L’allarme lanciato ad Economia ha messo in allerta l’ufficio Erasmus dell’Ateneo e perfino
l’agenzia nazionale per l’Erasmus, che sovrintende in Italia al programma internazionale. Di
conseguenza, l’Università ha depennato dal nuovo bando di concorso (anno accademico 2011/2012)
tre università e un politecnico di Bialystok, una di Olsztyn, una di Stettino e un’altra di Katowice, in
Polonia, nonché l’Università Ioan Cuza, di Iasi, l’accademia di studi economici di Bucarest,
l’Università Petrol gaze di Ploiesti, l’università di Suceava e quella di Timisoara, in Romania. Per
tutte queste destinazioni è vietato candidarsi al soggiorno Erasmus per il prossimo anno.

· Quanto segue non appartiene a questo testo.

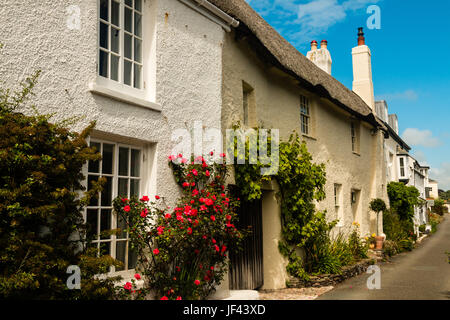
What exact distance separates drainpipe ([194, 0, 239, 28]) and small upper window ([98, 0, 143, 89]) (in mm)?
1412

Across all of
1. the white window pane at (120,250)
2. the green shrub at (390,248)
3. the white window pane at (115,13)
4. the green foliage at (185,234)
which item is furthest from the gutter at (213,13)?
the green shrub at (390,248)

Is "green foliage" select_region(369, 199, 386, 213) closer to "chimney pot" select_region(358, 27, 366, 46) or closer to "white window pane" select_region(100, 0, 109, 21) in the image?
"chimney pot" select_region(358, 27, 366, 46)

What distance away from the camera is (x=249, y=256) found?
862 centimetres

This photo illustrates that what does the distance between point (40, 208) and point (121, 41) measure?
9.44 ft

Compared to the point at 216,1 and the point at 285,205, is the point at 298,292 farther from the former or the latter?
the point at 216,1

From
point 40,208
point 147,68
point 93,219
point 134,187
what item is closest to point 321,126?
point 147,68

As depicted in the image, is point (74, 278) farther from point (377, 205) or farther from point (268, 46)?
point (377, 205)

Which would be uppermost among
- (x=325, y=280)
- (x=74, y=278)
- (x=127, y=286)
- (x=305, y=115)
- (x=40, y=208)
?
(x=305, y=115)

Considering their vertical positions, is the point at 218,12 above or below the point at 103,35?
above

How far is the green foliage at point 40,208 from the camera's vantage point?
137 inches

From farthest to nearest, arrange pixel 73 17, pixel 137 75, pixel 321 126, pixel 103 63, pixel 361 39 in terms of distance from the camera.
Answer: pixel 361 39 < pixel 321 126 < pixel 137 75 < pixel 103 63 < pixel 73 17

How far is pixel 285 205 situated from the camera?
9.48 metres

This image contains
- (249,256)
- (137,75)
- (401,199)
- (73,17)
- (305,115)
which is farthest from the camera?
(401,199)

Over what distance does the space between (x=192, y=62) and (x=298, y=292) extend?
5.55 meters
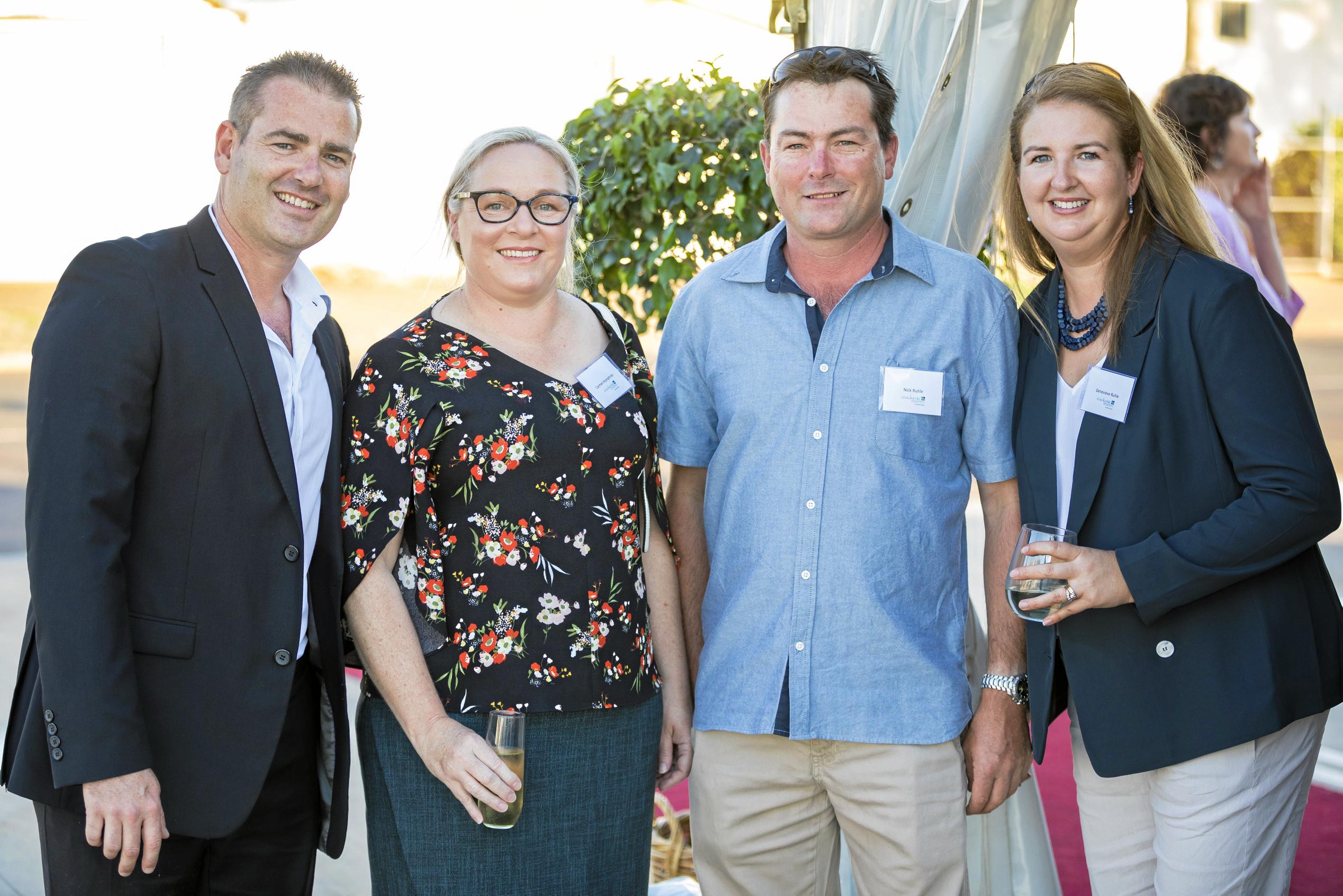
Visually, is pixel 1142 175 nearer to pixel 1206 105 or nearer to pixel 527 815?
pixel 527 815

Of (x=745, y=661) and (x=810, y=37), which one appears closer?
(x=745, y=661)

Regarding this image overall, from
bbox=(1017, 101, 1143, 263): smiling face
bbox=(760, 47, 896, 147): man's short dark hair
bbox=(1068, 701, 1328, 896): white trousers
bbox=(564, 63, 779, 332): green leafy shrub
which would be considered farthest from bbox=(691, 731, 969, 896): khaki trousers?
bbox=(564, 63, 779, 332): green leafy shrub

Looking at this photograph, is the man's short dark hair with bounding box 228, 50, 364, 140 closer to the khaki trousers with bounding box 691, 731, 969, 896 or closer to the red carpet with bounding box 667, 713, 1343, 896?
the khaki trousers with bounding box 691, 731, 969, 896

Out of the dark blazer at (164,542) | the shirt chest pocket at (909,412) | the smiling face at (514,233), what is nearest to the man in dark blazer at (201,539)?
→ the dark blazer at (164,542)

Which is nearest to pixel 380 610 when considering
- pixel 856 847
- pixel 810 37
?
pixel 856 847

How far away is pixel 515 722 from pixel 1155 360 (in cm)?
122

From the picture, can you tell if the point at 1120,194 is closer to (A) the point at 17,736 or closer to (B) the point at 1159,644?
(B) the point at 1159,644

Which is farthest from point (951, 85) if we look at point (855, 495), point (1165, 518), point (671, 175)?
point (1165, 518)

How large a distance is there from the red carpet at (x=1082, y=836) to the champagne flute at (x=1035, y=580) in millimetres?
1421

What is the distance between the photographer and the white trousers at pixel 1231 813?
1925 mm

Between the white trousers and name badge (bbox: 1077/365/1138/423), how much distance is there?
59cm

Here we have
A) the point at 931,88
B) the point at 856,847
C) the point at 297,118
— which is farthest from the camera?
the point at 931,88

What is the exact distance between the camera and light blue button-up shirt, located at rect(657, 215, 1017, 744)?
214 centimetres

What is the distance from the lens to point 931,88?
2.63 meters
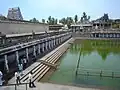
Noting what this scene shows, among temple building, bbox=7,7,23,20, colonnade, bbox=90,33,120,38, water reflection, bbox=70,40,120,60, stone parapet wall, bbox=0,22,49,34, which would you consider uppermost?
temple building, bbox=7,7,23,20

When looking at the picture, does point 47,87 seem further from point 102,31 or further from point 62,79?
point 102,31

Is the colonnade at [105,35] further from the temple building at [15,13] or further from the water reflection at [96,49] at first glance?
the temple building at [15,13]

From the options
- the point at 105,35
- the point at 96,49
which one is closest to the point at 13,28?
the point at 96,49

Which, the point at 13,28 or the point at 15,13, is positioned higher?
the point at 15,13

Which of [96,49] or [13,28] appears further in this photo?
[96,49]

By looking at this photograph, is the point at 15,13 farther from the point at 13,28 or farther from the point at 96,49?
the point at 13,28

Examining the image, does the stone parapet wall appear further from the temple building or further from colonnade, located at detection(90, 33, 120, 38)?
the temple building

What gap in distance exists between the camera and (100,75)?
80.5ft

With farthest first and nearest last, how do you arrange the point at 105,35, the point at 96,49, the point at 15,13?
1. the point at 15,13
2. the point at 105,35
3. the point at 96,49

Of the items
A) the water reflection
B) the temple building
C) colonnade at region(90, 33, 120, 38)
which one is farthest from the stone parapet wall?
the temple building

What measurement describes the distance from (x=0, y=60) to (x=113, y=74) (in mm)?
14635

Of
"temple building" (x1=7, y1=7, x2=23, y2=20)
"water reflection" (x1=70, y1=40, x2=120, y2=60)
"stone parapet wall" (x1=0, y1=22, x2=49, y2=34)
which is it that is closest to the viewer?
"stone parapet wall" (x1=0, y1=22, x2=49, y2=34)

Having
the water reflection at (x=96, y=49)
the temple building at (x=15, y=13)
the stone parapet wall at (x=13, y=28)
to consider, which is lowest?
the water reflection at (x=96, y=49)

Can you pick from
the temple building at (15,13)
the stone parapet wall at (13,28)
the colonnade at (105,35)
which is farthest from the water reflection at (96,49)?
the temple building at (15,13)
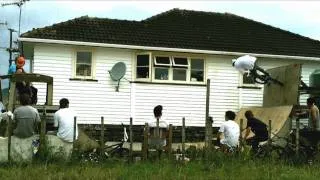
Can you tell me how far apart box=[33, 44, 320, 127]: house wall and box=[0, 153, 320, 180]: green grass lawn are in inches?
412

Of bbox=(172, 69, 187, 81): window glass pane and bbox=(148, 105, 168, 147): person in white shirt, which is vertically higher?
bbox=(172, 69, 187, 81): window glass pane

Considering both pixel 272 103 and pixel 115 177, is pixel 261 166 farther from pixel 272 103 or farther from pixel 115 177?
pixel 272 103

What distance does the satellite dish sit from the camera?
23672mm

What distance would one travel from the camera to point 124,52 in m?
24.5

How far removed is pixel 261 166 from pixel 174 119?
11.7m

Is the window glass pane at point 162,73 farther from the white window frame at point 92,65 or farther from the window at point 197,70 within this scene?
the white window frame at point 92,65

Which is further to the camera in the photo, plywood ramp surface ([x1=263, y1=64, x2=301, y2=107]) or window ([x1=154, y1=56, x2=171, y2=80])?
window ([x1=154, y1=56, x2=171, y2=80])

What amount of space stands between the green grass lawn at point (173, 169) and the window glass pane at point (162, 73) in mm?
11079

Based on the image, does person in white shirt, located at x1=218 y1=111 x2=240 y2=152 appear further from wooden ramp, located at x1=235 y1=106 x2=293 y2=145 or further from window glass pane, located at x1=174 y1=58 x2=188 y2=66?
window glass pane, located at x1=174 y1=58 x2=188 y2=66

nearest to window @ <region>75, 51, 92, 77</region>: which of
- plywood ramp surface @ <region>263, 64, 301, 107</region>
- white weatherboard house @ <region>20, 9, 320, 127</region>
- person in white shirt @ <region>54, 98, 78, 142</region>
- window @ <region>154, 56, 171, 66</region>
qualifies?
white weatherboard house @ <region>20, 9, 320, 127</region>

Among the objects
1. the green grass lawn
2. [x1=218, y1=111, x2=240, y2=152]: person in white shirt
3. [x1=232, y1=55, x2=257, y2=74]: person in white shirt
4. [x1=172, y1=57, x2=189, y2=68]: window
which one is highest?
[x1=172, y1=57, x2=189, y2=68]: window

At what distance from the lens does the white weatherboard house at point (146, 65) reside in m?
23.5

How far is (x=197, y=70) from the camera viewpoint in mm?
25266

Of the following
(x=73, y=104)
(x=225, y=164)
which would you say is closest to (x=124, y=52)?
(x=73, y=104)
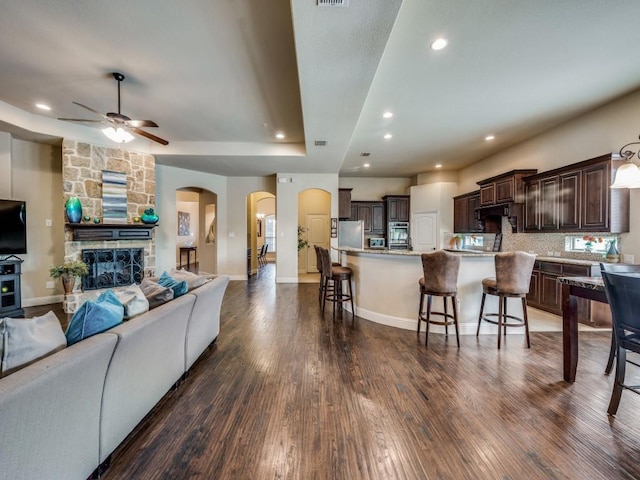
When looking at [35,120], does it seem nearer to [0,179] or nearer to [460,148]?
[0,179]

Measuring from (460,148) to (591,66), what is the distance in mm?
2718

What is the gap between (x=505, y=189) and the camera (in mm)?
5016

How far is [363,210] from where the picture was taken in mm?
7871

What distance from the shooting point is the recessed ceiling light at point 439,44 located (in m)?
2.40

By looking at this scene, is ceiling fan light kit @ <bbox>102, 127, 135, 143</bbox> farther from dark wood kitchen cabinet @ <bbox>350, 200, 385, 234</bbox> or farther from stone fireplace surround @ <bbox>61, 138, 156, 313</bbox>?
dark wood kitchen cabinet @ <bbox>350, 200, 385, 234</bbox>

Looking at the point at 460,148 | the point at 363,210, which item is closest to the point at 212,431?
the point at 460,148

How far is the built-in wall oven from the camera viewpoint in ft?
25.3

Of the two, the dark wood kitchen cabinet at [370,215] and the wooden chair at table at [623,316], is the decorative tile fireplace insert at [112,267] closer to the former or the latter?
the dark wood kitchen cabinet at [370,215]

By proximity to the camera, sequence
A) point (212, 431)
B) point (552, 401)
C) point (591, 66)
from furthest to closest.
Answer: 1. point (591, 66)
2. point (552, 401)
3. point (212, 431)

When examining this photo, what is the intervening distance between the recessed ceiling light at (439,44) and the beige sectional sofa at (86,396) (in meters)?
3.15

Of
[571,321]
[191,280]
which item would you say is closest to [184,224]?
[191,280]

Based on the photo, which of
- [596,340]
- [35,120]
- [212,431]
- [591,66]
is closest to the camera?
[212,431]

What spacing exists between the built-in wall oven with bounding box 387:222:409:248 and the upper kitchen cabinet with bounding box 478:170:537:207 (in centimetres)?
236

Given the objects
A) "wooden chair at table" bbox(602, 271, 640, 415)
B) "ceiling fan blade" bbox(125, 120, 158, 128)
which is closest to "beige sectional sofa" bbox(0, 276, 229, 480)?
"ceiling fan blade" bbox(125, 120, 158, 128)
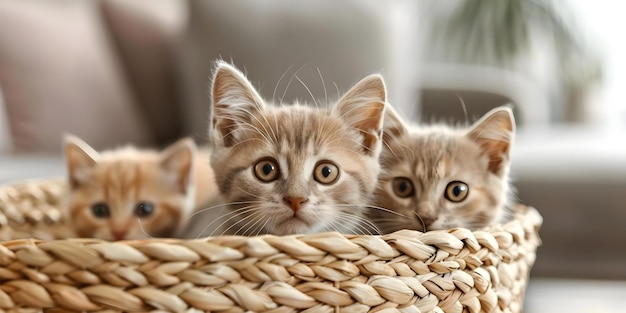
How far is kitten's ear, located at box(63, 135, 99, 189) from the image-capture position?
1025 millimetres

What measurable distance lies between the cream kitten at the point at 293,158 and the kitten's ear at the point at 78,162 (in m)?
0.29

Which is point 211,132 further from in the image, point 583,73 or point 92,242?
point 583,73

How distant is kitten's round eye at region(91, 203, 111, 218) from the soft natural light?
314 centimetres

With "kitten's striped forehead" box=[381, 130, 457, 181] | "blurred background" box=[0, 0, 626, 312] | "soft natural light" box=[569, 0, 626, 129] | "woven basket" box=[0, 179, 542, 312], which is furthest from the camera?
"soft natural light" box=[569, 0, 626, 129]

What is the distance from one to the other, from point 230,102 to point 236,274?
0.30 metres

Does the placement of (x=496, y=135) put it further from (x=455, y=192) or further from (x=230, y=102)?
(x=230, y=102)

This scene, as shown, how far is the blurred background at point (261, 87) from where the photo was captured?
138cm

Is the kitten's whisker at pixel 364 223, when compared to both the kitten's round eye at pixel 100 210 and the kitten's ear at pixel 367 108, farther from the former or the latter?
the kitten's round eye at pixel 100 210

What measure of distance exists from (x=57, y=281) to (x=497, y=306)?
51 cm

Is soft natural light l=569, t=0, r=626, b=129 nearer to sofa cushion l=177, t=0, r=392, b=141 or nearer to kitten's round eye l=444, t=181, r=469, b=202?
sofa cushion l=177, t=0, r=392, b=141

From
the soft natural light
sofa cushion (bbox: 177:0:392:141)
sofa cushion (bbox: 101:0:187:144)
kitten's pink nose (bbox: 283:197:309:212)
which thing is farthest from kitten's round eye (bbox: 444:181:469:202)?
the soft natural light

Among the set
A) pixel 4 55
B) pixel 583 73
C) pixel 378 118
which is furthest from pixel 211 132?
pixel 583 73

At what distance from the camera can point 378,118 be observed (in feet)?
2.74

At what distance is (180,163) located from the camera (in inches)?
43.3
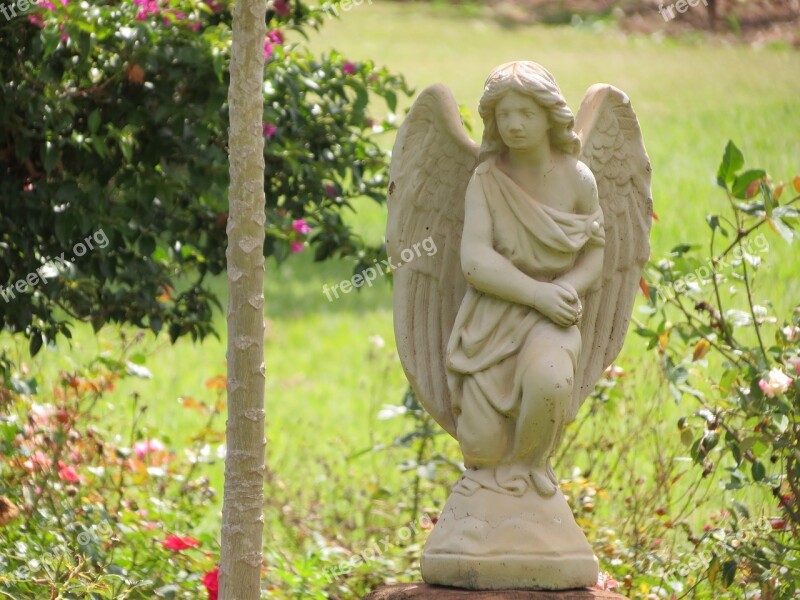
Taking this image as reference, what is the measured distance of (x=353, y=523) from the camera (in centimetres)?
637

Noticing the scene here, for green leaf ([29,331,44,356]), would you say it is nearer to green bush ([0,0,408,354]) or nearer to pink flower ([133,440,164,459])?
green bush ([0,0,408,354])

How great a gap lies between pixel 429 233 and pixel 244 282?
68 centimetres

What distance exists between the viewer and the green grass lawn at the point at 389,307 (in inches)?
269

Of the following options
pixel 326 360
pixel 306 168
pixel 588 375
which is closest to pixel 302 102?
pixel 306 168

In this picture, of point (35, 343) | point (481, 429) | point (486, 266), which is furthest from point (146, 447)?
point (486, 266)

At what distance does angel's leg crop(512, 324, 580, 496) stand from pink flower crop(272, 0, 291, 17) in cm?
234

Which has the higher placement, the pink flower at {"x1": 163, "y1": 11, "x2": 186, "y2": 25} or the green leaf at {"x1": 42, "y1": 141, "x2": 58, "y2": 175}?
the pink flower at {"x1": 163, "y1": 11, "x2": 186, "y2": 25}

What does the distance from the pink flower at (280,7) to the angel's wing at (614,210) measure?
→ 1825mm

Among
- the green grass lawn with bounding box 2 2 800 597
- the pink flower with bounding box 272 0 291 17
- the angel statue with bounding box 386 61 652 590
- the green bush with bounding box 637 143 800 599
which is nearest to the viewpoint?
the angel statue with bounding box 386 61 652 590

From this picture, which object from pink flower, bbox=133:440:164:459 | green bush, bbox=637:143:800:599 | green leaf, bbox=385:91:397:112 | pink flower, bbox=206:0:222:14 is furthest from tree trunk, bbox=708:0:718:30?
pink flower, bbox=133:440:164:459

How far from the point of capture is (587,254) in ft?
13.1

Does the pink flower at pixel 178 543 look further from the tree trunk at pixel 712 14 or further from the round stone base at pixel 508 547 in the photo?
the tree trunk at pixel 712 14

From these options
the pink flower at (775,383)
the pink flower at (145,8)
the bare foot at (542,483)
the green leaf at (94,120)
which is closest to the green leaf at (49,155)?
the green leaf at (94,120)

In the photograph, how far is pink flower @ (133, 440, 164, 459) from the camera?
5.84m
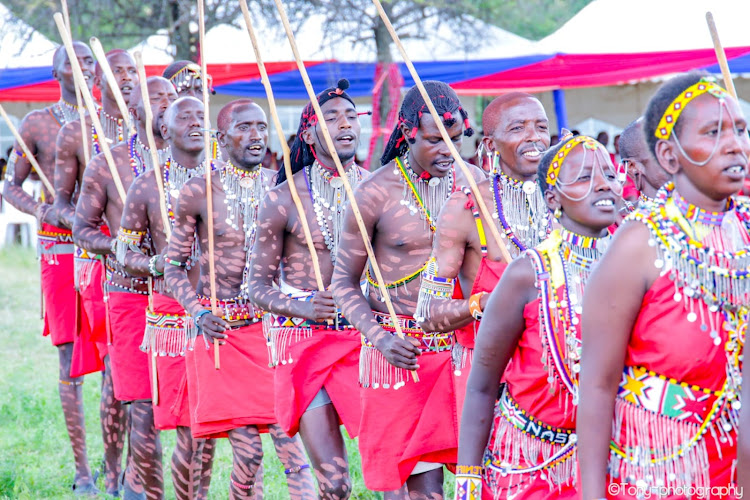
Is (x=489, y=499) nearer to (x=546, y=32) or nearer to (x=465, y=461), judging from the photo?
(x=465, y=461)

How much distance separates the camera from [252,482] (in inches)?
203

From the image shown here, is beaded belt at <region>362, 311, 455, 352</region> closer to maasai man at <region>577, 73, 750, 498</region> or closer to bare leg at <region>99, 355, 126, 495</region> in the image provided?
maasai man at <region>577, 73, 750, 498</region>

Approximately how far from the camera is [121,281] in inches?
247

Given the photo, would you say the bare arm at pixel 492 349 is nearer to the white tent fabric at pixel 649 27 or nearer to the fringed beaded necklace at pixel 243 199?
the fringed beaded necklace at pixel 243 199

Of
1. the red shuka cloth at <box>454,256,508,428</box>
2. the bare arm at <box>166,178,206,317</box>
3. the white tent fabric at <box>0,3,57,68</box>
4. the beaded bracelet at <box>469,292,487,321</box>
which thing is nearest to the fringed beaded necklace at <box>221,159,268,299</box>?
the bare arm at <box>166,178,206,317</box>

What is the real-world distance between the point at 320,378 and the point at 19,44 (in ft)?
39.8

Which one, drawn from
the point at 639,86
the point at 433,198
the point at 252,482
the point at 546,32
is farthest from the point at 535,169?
the point at 546,32

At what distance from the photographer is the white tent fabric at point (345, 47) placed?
1417 cm

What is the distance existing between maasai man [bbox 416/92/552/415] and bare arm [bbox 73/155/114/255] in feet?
9.93

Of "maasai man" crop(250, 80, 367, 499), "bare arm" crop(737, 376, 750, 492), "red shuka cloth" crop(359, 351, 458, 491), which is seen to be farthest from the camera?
"maasai man" crop(250, 80, 367, 499)

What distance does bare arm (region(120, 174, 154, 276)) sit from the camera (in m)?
5.77

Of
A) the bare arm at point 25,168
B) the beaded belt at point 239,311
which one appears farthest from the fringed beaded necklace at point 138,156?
the beaded belt at point 239,311

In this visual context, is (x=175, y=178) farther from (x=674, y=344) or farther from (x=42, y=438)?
(x=674, y=344)

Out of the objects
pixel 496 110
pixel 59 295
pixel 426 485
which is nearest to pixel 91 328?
pixel 59 295
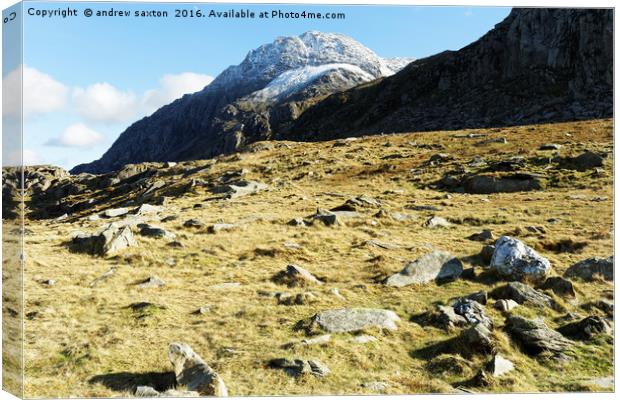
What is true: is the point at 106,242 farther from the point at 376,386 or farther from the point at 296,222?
the point at 376,386

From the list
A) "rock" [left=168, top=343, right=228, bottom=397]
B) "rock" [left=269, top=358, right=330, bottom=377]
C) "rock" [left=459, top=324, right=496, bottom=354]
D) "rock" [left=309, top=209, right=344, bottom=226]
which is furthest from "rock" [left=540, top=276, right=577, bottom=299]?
"rock" [left=309, top=209, right=344, bottom=226]

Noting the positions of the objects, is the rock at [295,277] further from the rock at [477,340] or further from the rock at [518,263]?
the rock at [477,340]

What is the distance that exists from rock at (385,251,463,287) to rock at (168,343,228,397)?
25.3 feet

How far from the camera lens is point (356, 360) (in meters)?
10.2

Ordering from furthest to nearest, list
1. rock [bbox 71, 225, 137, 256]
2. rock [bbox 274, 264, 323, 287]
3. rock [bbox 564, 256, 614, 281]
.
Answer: rock [bbox 71, 225, 137, 256], rock [bbox 274, 264, 323, 287], rock [bbox 564, 256, 614, 281]

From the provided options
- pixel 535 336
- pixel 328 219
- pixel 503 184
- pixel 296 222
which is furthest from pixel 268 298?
pixel 503 184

Quelle mete, così gettonate dagli studenti, sono state successivamente congelate, in attesa che
l’Università procedesse ad annullare definitivamente le convenzioni che regolano gli scambi di
studenti, come richiesto da Dell’Atti. Inoltre, il preside aveva proposto che non fosse più possibile
sostenere in nessun’altra sede estera gli esami del primo anno dei corsi di laurea triennali di
Economia, tra cui il già citato esame di Matematica per l’economia che è un po’ la bestia nera degli
studenti baresi. Le convenzioni, però, non sono state annullate, per consentire agli studenti rumeni e
polacchi di arrivare comunque a Bari, ma impedendo di fatto ai baresi di andarci.
Nel frattempo, anche la facoltà di Medicina si è attivata per capire se al suo interno ci siano
situazioni simili. Il preside, Antonio Quaranta, ha disposto a febbraio scorso un controllo su tutte le
sedi sospette, di cui si attendono i risultati.